Nadie supo del cumpleaños de Eliza y por lo tanto no lo celebraron, pero de todos modos esa noche del 15 de marzo fue memorable para ella y los demás. Los clientes habían vuelto al galpón, las palomas estaban siempre ocupadas, el Chilenito aporreaba el piano con sincero entusiasmo y Joe sacaba cuentas optimistas. El invierno no había sido tan malo, después de todo, lo peor de la epidemia estaba pasando y no quedaban enfermos en los petates. Esa noche había una docena de mineros bebiendo a conciencia, mientras afuera el viento arrancaba de cuajo las ramas de los pinos. A eso de las once se desató el infierno. Nadie pudo explicar cómo comenzó el incendio y Joe siempre sospechó de la otra madame. Las maderas prendieron como petardos y en un instante empezaron a arder las cortinas, los chales de seda y los colgajos de la cama. Todos escaparon ilesos, incluso alcanzaron a echarse unas mantas encima y Eliza cogió al vuelo la caja de lata que contenía sus preciosas cartas.

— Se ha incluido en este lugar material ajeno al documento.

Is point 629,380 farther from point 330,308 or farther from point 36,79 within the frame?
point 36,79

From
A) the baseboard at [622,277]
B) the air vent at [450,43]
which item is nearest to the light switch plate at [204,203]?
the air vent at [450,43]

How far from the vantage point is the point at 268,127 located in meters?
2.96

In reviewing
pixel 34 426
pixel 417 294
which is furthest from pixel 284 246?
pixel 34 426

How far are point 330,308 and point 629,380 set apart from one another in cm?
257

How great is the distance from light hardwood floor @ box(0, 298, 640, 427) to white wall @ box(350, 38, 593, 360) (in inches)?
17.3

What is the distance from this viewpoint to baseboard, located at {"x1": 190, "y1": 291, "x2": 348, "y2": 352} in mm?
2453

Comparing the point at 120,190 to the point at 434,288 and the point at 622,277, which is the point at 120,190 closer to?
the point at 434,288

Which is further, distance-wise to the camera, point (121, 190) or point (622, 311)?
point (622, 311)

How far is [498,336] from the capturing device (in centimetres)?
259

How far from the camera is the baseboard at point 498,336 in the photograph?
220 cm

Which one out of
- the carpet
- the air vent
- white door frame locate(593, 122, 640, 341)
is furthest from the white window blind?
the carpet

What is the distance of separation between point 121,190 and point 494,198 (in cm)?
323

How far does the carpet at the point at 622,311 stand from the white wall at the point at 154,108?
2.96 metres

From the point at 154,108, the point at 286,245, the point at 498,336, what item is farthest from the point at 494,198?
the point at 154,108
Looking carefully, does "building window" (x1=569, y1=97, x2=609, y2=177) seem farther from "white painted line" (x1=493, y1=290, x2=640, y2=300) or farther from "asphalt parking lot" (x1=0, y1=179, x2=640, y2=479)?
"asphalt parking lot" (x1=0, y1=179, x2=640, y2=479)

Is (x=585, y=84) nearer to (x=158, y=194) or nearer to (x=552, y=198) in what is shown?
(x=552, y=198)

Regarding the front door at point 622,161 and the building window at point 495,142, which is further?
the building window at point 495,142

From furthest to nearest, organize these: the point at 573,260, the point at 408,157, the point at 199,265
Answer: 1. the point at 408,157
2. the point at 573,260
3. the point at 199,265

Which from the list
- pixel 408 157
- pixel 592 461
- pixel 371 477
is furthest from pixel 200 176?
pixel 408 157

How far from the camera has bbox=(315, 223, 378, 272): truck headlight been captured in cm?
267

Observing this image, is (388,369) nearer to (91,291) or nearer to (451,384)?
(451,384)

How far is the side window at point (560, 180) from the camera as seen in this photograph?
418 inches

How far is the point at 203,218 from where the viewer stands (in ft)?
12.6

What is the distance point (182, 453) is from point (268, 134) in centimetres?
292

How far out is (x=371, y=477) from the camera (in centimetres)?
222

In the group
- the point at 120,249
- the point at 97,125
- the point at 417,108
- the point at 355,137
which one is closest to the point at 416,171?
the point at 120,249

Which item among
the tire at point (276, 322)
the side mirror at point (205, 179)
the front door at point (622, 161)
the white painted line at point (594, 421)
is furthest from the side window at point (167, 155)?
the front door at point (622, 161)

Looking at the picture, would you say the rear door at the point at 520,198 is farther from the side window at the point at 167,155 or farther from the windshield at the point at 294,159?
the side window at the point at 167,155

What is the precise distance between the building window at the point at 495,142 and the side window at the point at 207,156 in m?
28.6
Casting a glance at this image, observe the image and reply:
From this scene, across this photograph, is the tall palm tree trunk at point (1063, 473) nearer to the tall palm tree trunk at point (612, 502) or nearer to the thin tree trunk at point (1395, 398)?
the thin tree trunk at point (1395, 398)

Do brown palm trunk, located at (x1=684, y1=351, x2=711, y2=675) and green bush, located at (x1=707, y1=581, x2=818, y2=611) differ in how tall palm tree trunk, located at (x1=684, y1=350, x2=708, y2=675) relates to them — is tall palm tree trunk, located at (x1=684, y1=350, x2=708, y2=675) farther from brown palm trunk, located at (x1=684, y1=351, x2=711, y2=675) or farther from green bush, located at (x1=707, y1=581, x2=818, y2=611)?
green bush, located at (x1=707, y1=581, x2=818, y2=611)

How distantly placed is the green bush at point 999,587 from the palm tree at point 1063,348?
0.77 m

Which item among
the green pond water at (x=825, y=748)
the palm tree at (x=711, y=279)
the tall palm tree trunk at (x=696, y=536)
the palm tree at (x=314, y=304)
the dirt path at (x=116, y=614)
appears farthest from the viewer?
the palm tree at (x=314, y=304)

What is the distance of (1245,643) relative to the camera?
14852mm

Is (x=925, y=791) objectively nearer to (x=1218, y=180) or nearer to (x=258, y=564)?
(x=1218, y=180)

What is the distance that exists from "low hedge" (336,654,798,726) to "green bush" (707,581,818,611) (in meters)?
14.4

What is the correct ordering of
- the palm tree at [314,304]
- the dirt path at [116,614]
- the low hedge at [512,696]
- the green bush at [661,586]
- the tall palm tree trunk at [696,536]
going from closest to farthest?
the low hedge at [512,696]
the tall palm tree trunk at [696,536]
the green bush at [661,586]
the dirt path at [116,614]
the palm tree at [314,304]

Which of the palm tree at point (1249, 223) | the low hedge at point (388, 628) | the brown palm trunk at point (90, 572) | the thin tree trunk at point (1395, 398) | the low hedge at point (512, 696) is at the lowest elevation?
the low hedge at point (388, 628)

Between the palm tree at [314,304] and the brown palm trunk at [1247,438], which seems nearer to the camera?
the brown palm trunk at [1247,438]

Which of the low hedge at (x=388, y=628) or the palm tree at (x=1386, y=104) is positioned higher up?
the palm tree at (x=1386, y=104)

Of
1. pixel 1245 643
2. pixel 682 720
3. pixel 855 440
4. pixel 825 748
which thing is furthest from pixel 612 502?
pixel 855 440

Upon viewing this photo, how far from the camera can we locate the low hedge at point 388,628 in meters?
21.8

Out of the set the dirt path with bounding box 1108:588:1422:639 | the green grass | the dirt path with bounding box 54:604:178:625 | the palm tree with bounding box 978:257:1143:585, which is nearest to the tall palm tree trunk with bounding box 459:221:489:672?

Las llamas y el humo envolvieron rápidamente el local y en menos de diez minutos ardía como una antorcha, mientras las mujeres a medio vestir, junto a sus mareados clientes, observaban el espectáculo en total impotencia. Entonces Eliza echó una mirada contando a los presentes y se dio cuenta horrorizada que faltaba Tom Sin Tribu. El niño había quedado durmiendo en la cama que ambos compartían. No supo cómo le arrebató una cobija a Esther de los hombros, se cubrió la cabeza y corrió atravesando de un empellón el delgado tabique de madera ardiendo, seguida por Babalú, quien intentaba detenerla a gritos sin entender por qué se lanzaba al fuego. Encontró al chico de pie en la humareda, con los ojos despavoridos, pero perfectamente sereno. Le tiró la manta encima y trató de levantarlo en brazos, pero era muy pesado y un acceso de tos la dobló en dos. Cayó de rodillas empujando a Tom para que corriera hacia afuera, pero él no se movió de su lado y los dos habrían quedado reducidos a ceniza si Babalú no aparece en ese instante para coger uno en cada brazo como si fueran paquetes y salir con ellos a la carrera en medio de la ovación de quienes esperaban afuera.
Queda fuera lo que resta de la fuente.